# Welsh: Friend



## Stoggler

[Moderator note: Thread split from here]

I’ve also noticed that the first word for ‘friend’ that I learned (cyfaill) isn’t used in everyday speech (instead it’s ‘ffrind’), but I have heard and read ‘cyfeillgar’ (friendly).


----------



## Tegs

You're right, "ffrind" is the more common word in spoken Welsh for friend, but the most common adjective for friendly is "cyfeillgar" which comes from "cyfaill". Apparently the adjective "ffrindiol" exists, which is from "ffrind" - I looked for friendly in the dictionary and found it, but until today I had never heard of it. So, stick with ffrind and cyfeillgar for friend and friendly. 

Cyfaill is a bit more formal. You'll see it a fair bit in writing, and it can mean friend or fellow. "That fellow" could in some contexts be translated with "y cyfaill hwnnw". And when you're talking about friends of a society, e.g.
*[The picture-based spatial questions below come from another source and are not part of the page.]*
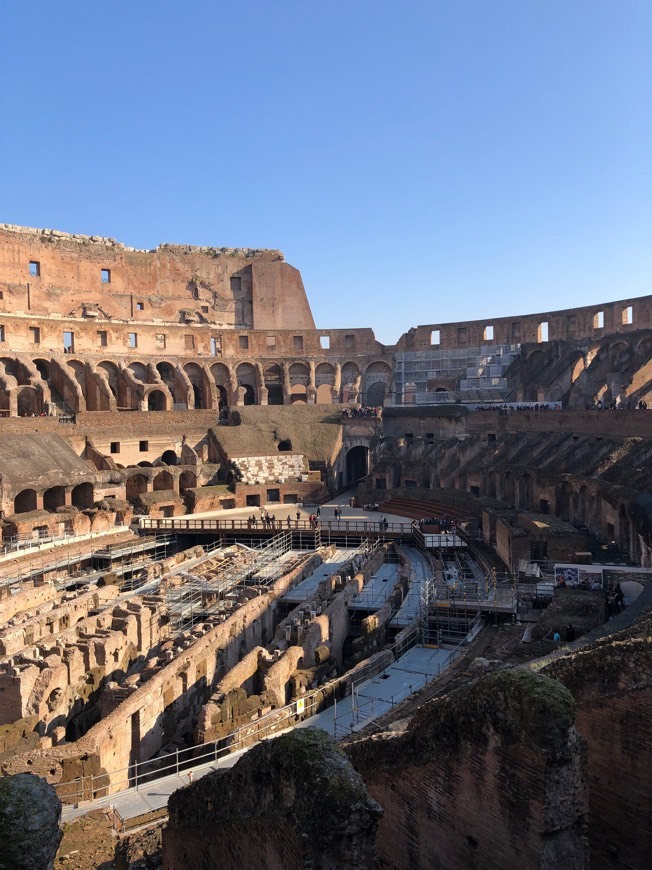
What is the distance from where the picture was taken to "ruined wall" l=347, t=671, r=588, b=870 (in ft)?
16.6

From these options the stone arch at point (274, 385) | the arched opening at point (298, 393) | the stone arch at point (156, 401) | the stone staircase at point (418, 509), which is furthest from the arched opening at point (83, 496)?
the arched opening at point (298, 393)

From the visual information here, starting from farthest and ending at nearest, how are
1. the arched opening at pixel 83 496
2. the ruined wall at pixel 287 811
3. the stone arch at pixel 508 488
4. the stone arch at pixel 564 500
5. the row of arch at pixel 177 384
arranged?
the row of arch at pixel 177 384, the arched opening at pixel 83 496, the stone arch at pixel 508 488, the stone arch at pixel 564 500, the ruined wall at pixel 287 811

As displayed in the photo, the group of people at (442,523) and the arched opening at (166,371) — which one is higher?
the arched opening at (166,371)

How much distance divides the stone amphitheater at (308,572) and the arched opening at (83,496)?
101 mm

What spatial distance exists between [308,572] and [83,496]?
12.3 m

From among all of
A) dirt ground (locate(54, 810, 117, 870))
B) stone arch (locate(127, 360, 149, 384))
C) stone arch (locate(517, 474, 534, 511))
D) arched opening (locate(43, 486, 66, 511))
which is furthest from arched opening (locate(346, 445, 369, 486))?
dirt ground (locate(54, 810, 117, 870))

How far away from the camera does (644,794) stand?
19.9ft

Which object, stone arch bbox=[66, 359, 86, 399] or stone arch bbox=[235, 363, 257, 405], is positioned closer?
stone arch bbox=[66, 359, 86, 399]

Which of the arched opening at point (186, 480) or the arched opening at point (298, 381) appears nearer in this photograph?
the arched opening at point (186, 480)

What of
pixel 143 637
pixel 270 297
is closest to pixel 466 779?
pixel 143 637

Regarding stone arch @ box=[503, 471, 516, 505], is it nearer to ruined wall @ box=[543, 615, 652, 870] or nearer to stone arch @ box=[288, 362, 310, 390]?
stone arch @ box=[288, 362, 310, 390]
Friends of the [Insert name of institution here] usually the word used is Cyfeillion, not ffrindiau, which is too informal in that context.


----------



## Michael Zwingli

Very interesting... Perhaps the best understanding is that the loan word "ffrind" connotes the sense of one's "pal" or "chum", while "cyfaill" would be used for saying that someone is "a true friend"?


----------



## Tegs

Michael Zwingli said:


> Perhaps the best understanding is that the loan word "ffrind" connotes the sense of one's "pal" or "chum", while "cyfaill" would be used for saying that someone is "a true friend"?
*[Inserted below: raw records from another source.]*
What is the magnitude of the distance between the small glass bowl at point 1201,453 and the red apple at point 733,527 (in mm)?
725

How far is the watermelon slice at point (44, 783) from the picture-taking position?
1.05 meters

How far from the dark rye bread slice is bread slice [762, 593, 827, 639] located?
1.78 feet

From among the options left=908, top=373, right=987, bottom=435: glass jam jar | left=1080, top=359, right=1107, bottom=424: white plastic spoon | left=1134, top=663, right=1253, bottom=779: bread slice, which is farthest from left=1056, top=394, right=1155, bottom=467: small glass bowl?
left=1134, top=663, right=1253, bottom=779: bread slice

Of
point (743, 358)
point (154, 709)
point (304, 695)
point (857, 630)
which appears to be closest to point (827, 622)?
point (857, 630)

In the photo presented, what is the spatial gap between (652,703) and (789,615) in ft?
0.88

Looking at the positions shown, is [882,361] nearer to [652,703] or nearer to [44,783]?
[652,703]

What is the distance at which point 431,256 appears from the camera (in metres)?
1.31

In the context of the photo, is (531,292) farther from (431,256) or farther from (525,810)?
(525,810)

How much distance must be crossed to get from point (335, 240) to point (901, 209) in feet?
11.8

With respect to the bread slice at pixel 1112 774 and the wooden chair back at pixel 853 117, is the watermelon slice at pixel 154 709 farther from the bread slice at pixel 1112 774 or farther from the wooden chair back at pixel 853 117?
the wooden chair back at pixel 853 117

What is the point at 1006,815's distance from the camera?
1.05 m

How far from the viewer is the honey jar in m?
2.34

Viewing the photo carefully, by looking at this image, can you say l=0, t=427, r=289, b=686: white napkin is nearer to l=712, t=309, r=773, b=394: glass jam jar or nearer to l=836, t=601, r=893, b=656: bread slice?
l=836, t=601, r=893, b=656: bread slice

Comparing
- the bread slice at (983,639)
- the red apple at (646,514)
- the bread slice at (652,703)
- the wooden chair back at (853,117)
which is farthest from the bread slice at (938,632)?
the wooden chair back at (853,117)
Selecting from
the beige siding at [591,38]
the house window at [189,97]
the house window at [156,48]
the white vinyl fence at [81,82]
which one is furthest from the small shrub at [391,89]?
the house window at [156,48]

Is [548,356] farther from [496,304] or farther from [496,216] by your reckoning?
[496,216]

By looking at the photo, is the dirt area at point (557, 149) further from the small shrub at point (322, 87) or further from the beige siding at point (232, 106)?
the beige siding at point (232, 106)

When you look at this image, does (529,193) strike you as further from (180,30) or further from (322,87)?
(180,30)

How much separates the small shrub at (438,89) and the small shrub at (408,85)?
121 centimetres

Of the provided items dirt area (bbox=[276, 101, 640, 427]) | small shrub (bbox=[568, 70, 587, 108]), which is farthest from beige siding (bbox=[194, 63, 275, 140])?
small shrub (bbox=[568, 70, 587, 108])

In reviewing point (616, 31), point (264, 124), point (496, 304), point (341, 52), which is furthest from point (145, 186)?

No, this is not the case. You would simply qualify the word ffrind to specify that someone is a particularly good friend, .e.g. ffrind da/ ffrind da iawn.


----------



## Michael Zwingli

Hmmm...I came upon this thread by chance, but having an interest in traditional Celtic culture, I now feel that I want to understand the distinction, if one exists. Are there English synonyms for "friend" which more closely approach the meaning of "ffrind" and "cyfaill"? Or, rather, is it the case that they are synonymous, and that "ffrind", having entered the Welsh language, simply supplanted "cyfaill" in spoken Welsh for only that particular nominal sense while leaving the terms derived from "cyfaill" in place? Would using "cyfaill" for "friend" in speech now be seen as incorrect, or rather as correct but just a bit antiquated? Tegs, I see you are in Ireland. Do you know of any Gaelic cognates to "cyfaill"? I don't know how much cognation there is between a Brythonic and a Goidelic language in this late age. Thanks for your time (I know I have a lot of questions, but this stuff fascinates me).
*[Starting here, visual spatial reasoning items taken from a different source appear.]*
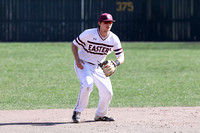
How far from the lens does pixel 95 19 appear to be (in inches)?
1057

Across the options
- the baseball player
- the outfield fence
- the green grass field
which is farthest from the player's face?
the outfield fence

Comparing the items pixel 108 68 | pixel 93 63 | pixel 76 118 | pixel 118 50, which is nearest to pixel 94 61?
pixel 93 63

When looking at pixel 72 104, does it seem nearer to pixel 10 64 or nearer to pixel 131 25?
pixel 10 64

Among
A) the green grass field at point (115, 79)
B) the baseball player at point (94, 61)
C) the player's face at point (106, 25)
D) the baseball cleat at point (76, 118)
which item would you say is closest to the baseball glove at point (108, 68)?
the baseball player at point (94, 61)

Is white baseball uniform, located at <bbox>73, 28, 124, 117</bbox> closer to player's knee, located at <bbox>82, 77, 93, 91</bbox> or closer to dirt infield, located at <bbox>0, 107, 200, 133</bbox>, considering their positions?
player's knee, located at <bbox>82, 77, 93, 91</bbox>

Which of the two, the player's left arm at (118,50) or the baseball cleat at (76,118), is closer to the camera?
the baseball cleat at (76,118)

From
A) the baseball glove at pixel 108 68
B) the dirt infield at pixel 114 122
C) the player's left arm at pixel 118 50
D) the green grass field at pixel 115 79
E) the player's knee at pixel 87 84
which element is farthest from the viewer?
the green grass field at pixel 115 79

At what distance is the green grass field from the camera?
10141 mm

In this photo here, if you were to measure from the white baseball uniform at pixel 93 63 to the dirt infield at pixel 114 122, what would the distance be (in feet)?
1.17

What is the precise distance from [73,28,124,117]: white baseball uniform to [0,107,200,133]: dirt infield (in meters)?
0.36

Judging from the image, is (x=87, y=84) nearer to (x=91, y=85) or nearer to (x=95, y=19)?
(x=91, y=85)

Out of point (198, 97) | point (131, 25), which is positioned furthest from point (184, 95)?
point (131, 25)

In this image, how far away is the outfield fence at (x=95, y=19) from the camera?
26734 mm

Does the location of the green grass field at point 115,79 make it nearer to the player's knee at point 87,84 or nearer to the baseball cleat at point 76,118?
the baseball cleat at point 76,118
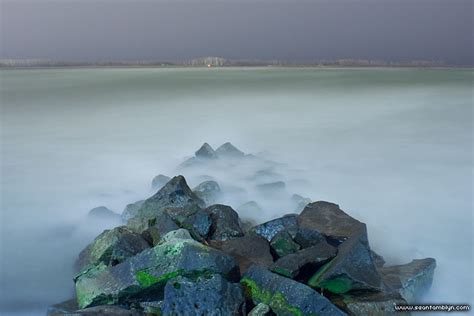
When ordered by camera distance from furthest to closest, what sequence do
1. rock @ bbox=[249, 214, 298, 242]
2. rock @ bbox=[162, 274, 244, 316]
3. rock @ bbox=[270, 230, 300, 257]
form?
rock @ bbox=[249, 214, 298, 242] → rock @ bbox=[270, 230, 300, 257] → rock @ bbox=[162, 274, 244, 316]

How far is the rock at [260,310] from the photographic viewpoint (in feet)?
9.64

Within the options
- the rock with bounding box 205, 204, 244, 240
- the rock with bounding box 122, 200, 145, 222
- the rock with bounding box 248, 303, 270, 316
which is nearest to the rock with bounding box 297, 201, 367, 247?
the rock with bounding box 205, 204, 244, 240

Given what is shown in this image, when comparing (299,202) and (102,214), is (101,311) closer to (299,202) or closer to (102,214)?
(102,214)

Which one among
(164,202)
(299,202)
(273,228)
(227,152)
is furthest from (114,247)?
(227,152)

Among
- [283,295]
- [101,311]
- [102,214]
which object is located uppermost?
[283,295]

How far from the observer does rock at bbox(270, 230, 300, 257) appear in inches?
146

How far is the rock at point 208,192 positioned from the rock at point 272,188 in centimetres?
64

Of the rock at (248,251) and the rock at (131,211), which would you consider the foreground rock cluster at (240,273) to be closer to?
the rock at (248,251)

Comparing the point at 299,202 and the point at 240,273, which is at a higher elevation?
the point at 240,273

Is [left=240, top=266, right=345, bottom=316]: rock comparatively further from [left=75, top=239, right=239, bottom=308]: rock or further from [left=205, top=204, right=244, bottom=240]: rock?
[left=205, top=204, right=244, bottom=240]: rock

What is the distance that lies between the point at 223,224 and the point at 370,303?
150 centimetres

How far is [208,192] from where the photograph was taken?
545 centimetres

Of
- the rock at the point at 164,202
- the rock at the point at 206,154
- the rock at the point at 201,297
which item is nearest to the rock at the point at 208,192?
the rock at the point at 164,202

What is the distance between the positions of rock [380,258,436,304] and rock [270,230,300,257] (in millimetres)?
711
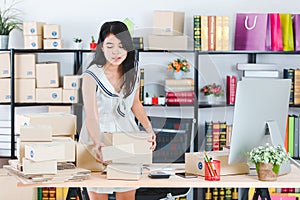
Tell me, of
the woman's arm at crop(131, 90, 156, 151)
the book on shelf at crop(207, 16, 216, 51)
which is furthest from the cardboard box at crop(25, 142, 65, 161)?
the book on shelf at crop(207, 16, 216, 51)

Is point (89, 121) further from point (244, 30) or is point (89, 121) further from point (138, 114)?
point (244, 30)

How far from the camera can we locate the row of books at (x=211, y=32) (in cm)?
464

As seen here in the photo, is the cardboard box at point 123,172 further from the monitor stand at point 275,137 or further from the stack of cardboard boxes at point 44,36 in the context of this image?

Perhaps "ffrind" came to be used for "friend" in spoken Welsh because of the double meaning of "cyfaill" (either "friend" or "fellow")?


----------



## analeeh

_Cyfaill_ is more formal. I think you might be overthinking the borrowing process - there's nothing particularly surprising about a loanword supplanting one nominal sense in common usage while derivations remain intact. _Cyfaill_ sounds formal or literary or funny - like something someone might say giving a fancy speech or something. Using it in colloquial speech sounds funny. I'm not sure we use it to mean 'fellow' either any more (or that we use 'fellow' much in English either, to be honest).


----------



## Michael Zwingli

analeeh said:


> I'm not sure we use it to mean 'fellow' either any more (or that we use 'fellow' much in English either, to be honest).


Yes...I hear that, although I often try to buck such trends in my own common speech if I regret the loss of a particular word enough to do so. I actually find myself using "fellow" fairly often in speaking ("man" appearing a bit formal when speaking offhandedly and referring to the third person) because I prefer the word to "guy", which is what is commonly used now in the U.S., and, "dude" sounds simply ridiculous most of the time (unless, of course, one is pinching a marijuana cigarette between one's thumb and forefinger). Another example would be that I will use, though quite less often than the aforementioned, "gay" to mean "happy" or 'lighthearted", though as all are aware, that word has come to be used almost exclusively to refer otherwise in our day. Regardless, thanks, analeeh, for "nudging me back on to the rails" as pertains to "cyfaill" and "ffrind".


----------